La angustia se filtraba en mi pecho, y cuando el animal se paraba a mirarme le hacía una señal de afectuosa consideración. Entonces se acercaba a mí rebosando de agradecimiento, y yo, sin temor a mancharme las manos, como los santos caritativos de la leyenda, le acariciaba la cabeza. Pero a medida que transcurría el tiempo, se apoderaba de mí un vago malestar. ¿Qué iba a ser de aquel desdichado? A un perro no se le puede dar una limosna ni recomendarle un concejal amigo para que lo coloquen de peón en el trabajo de la Villa. Necesitaba llevármelo a casa.
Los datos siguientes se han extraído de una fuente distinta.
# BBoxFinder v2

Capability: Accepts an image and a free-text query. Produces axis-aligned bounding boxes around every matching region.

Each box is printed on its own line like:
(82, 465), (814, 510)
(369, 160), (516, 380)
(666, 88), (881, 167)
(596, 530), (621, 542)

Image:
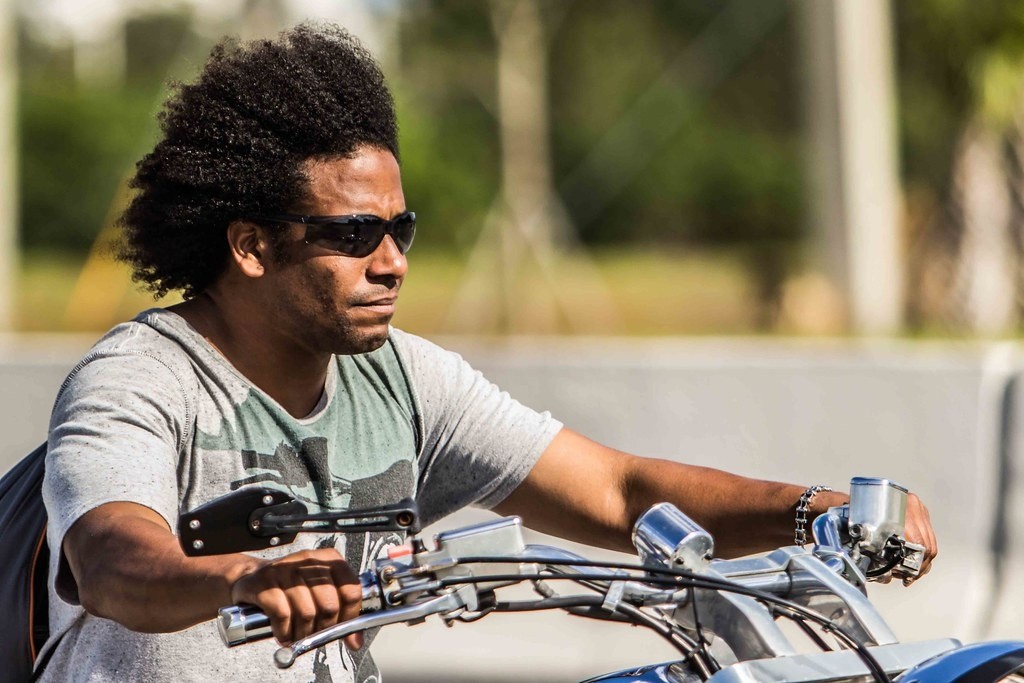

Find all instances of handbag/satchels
(0, 442), (50, 682)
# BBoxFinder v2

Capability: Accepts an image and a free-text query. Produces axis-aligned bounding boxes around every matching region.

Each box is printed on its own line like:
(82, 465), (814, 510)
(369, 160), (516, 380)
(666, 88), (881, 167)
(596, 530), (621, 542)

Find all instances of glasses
(269, 211), (416, 258)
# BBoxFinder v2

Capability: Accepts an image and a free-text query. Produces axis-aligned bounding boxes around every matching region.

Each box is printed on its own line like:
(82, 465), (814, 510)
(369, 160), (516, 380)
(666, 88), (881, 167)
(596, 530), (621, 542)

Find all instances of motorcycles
(175, 476), (1023, 683)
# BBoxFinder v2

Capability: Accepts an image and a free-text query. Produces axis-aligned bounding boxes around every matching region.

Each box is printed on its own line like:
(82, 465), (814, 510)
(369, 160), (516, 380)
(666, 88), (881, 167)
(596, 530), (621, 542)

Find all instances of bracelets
(795, 485), (830, 547)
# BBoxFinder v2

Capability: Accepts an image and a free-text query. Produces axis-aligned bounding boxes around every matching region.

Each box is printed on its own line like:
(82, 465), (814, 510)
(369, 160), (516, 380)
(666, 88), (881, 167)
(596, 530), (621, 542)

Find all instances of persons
(35, 27), (937, 683)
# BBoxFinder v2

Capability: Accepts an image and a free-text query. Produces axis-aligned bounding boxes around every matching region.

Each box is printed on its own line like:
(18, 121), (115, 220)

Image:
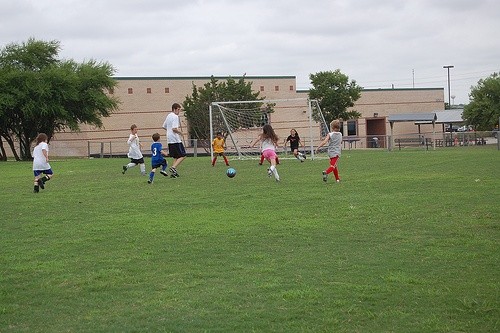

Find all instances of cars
(445, 124), (459, 132)
(456, 124), (477, 132)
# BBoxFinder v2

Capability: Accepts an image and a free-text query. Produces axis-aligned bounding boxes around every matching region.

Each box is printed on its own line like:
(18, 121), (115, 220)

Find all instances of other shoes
(38, 178), (44, 189)
(276, 180), (280, 182)
(301, 160), (304, 162)
(303, 154), (306, 159)
(169, 167), (180, 177)
(323, 171), (328, 182)
(267, 169), (273, 178)
(148, 180), (152, 184)
(171, 174), (177, 178)
(122, 166), (127, 174)
(160, 170), (168, 176)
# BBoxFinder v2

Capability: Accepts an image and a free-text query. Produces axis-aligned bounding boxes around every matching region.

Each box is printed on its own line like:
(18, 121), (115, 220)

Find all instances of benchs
(394, 138), (432, 150)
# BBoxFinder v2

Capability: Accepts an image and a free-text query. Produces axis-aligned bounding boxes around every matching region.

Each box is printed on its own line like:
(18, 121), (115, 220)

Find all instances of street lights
(443, 65), (454, 110)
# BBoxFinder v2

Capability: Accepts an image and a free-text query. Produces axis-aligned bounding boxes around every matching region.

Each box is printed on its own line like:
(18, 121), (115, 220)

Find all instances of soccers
(226, 168), (236, 178)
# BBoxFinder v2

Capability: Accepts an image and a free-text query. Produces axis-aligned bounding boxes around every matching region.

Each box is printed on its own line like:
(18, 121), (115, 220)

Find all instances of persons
(32, 133), (54, 194)
(148, 132), (169, 185)
(284, 129), (306, 163)
(314, 119), (343, 183)
(162, 102), (188, 178)
(251, 124), (282, 183)
(211, 131), (230, 167)
(372, 136), (380, 147)
(122, 124), (147, 177)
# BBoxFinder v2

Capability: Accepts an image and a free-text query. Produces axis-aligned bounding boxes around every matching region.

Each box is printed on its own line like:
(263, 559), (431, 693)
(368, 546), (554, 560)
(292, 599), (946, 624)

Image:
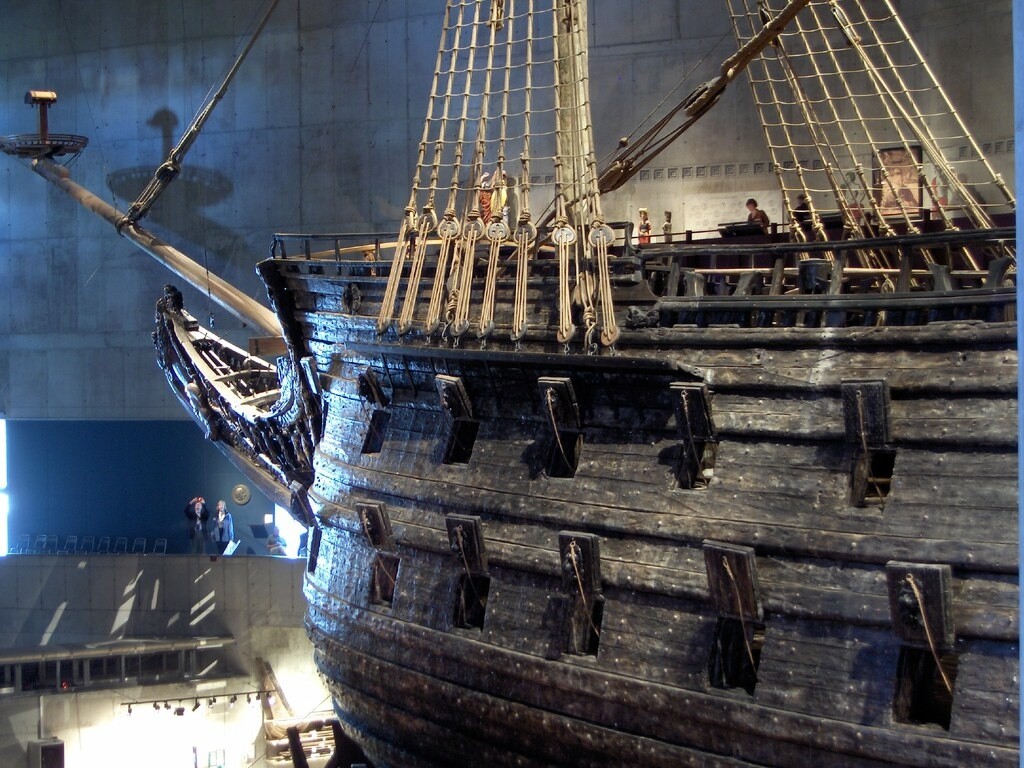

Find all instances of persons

Esto era grave. ¿Qué diría el portero que dirían los vecinos, que diría sobre todo mi familia, al ver entrar aquel bicho feo y asqueroso? ¡Vaya unas protestas, vaya una zambra, vaya una risa que se armaría en mi casa! Se me puso carne de gallina.
Comprendí inmediatamente todo lo falso de mi situación. Entonces hice con el perro lo que conmigo hacen los amigos cuando mi presencia les molesta; me hice el distraído. Cuando me miraba con sus ojos afectuosos, volvía la cara hacia otro sitio; si se acercaba a mí, fruncía el entrecejo como si no lo viese, y seguía mi camino. En fin, adopté un continente tan glacial como significativo. Pero él no vio la significación, o no quiso verla. Sin darse por enterado, persistía en sus muestras de adhesión incondicional, teniéndose siempre por mi protegido.
Una de las veces que mi mirada se cruzó con la suya vi en sus ojos, una expresión de sorpresa y súplica tal, que el corazón se me apretó. Sin embargo, lo que pedía no era posible.
Mi inquietud iba en aumento, y ya pensaba en la barbarie de arrojarlo de mi lado violentamente, cuando observo que viene hacia nosotros un tranvía. Entonces, cautelosamente, me agarro a él y me subo. Desde la plataforma veo a mi perro que camina tranquilo y confiado, vuelve de pronto la cabeza, queda sorprendido, olfatea el aire con desesperación y, por fin, baja de nuevo su cabeza hacia la tierra, resignado, como los seres que han conocido todo el dolor de este mundo y saben lo que se puede esperar de la existencia.
Jamás pude olvidarlo. Y al acordarme de él, no puedo menos que pensar que cuando algún día me vea ante el supremo tribunal de Dios, y se juzguen todos los actos de mi vida, y se cuenten mis faltas y desaciertos, he de verle aparecer con su hocico peludo y su aspecto dolorido, a dar fe de mi cruel egoísmo.